From time to time, I’ve needed to reorganize PDF documents, by either combining several files into one large file or breaking up a large file into several small ones. Somewhat less often, I’ve needed to modify the metadata associated with the PDF files. In this post, I’ll discuss how to accomplish these on a modern linux system using ghostscript and other readily available utilities.

All these operations are perfectly safe as the original file is left untouched.

Merging PDF files

Our task is to merge several small PDF files into one large file. To do this, call ghostscript like this.

$ gs -dBATCH -dNOPAUSE -sDEVICE=pdfwrite -sOutputFile=$OUTPUT $INPUT1 $INPUT2 ...

The options are simple. -dBATCH sets up ghostscript to run in batch mode. This will cause gs to exit at the end of the run, rather than spawn a ghostscript shell. -dNOPAUSE tells ghostscript to move from file to file without pausing for user input (which is the default behavior). -sDEVICE sets the output device to be the PDF generator and -sOutputFile is the name or path to the output PDF file. Simple enough. If you’d rather not see any output on the screen, pass the -q flag to suppress it.

Extracting portions of a PDF file

In this task, I need to extract, say, pages 24 through 48 from a large PDF file. This could be a chapter from a book or a section of the class notes you want to distribute. For this task, call ghostscript like so.

$ gs -dBATCH -dNOPAUSE -sDEVICE=pdfwrite -dFirstPage=$FIRSTPAGE -dLastPage=$LASTPAGE -sOutputFile=$OUTPUT $INPUT

Again, the options are easy to understand. Several of these are repeats from the previous section. The new ones, -dFirstPage and -dLastPage are the beginning and ending page numbers to extract. These can be the same page, in which case, only that page will be extracted.

A subset of the previous operation is to “explode” a PDF file into its pages. To do this page by page can get tiresome and that’s usually an indication that the task is better suited to be written out as a script. Let’s try writing a bash script to do this.

1
2
3
4
5
6
7
8
9
10
11
12
13
14
15
#!/bin/bash

# explode.sh
# Will accept a file and create several PDF files from its pages

INPUT="${1}"
FIRSTPAGE=1
LASTPAGE=5 #FIXME

for page in $(seq $FIRSTPAGE $LASTPAGE)
do
  gs -dBATCH -dNOPAUSE -sDEVICE=pdfwrite -dFirstPage=$page -dLastPage=$page -sOutputFile="${INPUT%.pdf}-${page}.pdf" "${INPUT}"
done

exit 0

Our script has come along quite nicely. If passed a PDF file called large.pdf,

$ chmod +x explode.sh
$ ./explode.sh large.pdf

it will create a sequence of files. The output file names are constructed by removing the trailing “.pdf” extension from the input file name, attaching a “-“, page number and finally, adding back the “.pdf” extension. So, for our large.pdf file, we get files named large-1.pdf, large-2.pdf, etc. each containing one page of large.pdf. Astute readers will notice that if the original file were instead called large.PDF, this will produce large.PDF-1.pdf, large.PDF-2.pdf and so on. However, since no astute reader would have file extensions in caps, it’s not a pressing concern.

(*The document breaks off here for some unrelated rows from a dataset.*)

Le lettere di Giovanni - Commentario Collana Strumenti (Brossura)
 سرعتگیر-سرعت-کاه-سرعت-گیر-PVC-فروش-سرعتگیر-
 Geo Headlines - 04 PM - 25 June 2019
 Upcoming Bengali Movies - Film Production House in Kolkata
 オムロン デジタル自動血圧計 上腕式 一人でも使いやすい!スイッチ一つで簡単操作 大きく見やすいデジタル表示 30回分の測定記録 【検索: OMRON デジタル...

Nevertheless, note the #FIXME comment. To get started, I’ve hardcoded the last page number to be 5. This is obviously untenable and we need a way to determine, automatically, how many pages are present in a given PDF file. Failing that, we’ll have to update the LASTPAGE variable manually for every PDF file we want to use with our shell script.

I found that the nicest way to do this is using a command called pdfinfo. This is part of the poppler package and will be present on any modern linux system since modern PDF readers like Okular are based on it. The output of pdfinfo reads like this:

$ pdfinfo datastruct.pdf
Producer:       GPL Ghostscript 9.06
CreationDate:   Sat Jan 26 09:08:22 2013
ModDate:        Sat Jan 26 09:08:22 2013
Tagged:         no
Form:           none
Pages:          10
Encrypted:      no
Page size:      612 x 792 pts (letter)
Page rot:       0
File size:      141437 bytes
Optimized:      no
PDF version:    1.4

Excellent. See the entry for “Pages”? We can now extract the number of pages in a PDF file by using awk.

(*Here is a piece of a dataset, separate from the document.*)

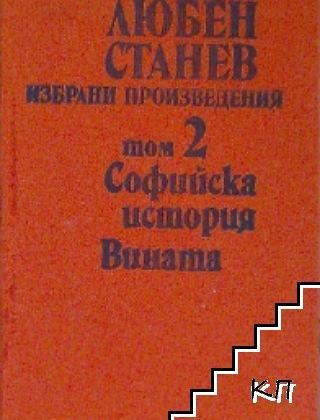 Избрани произведения в два тома. Том 2: Софийска история; Вината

$ pdfinfo datastruct.pdf | awk '/Pages: / {print $2}'

So, sticking that into our bash script as this diff output shows,

---a/explode.sh
+++b/explode.sh
@@ -8,7 +8,7 @@
  
  INPUT="${1}"
  FIRSTPAGE=1
- LASTPAGE=5 #FIXME
+ LASTPAGE=$(pdfinfo "${1}" | awk '/Pages: / {print $2}')
  
  for page in $(seq $FIRSTPAGE $LASTPAGE)
  do

we end up with a perfectly serviceable explode utility.

Modify PDF metadata

There was a time when metadata in files wasn’t so important. No one cared if a research paper had a metadata title that identified the paper as “Manuscript-draft24” or identified the author as “Adobe Professional 5.0” or something equally useless. However, today, thanks to components like nepomuk and strigi, we may need to clean up the metadata from time to time so that we get more relevant results when searching.

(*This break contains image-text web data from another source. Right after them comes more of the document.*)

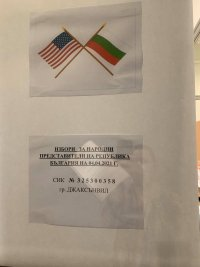 Продължава гласуването за българите във Флорида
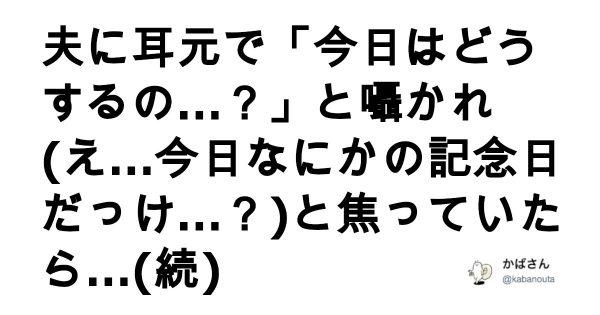 ズッコケ「勘違い」列伝 8選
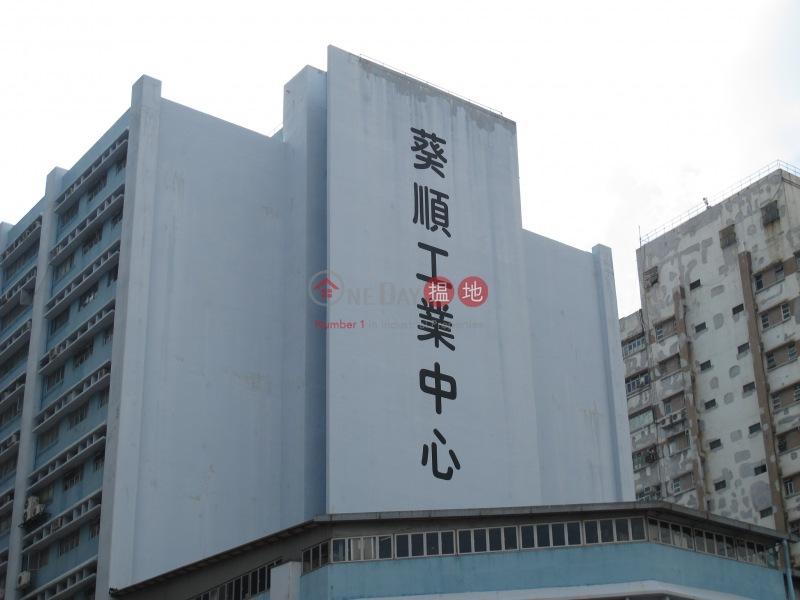 葵順工業中心 (Kwai Shun Industrial Centre) 葵芳|搵地(OneDay)(3)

There are two major classes of metadata that we are interested in. The first category, simply called metadata, contains fields. I’m particularly interested in the following fields: Title, Author, Subject, and Keywords. The second category is the outline, consisting of a Table of Contents. The entries in the Outline are called bookmarks (since that’s what they are, bookmarks). I made the distinction between these two categories because of an interesting problem. Setting the fields in the former category to empty strings will effectively blank out those fields, but I have yet to find a way to remove existing bookmarks (I mean, Table of Contents entries) using ghostscript. In other words, setting the metadata fields overwrites them, but setting bookmarks appends them. So, you can add bookmarks, but can’t remove them—at least, not using ghostscript.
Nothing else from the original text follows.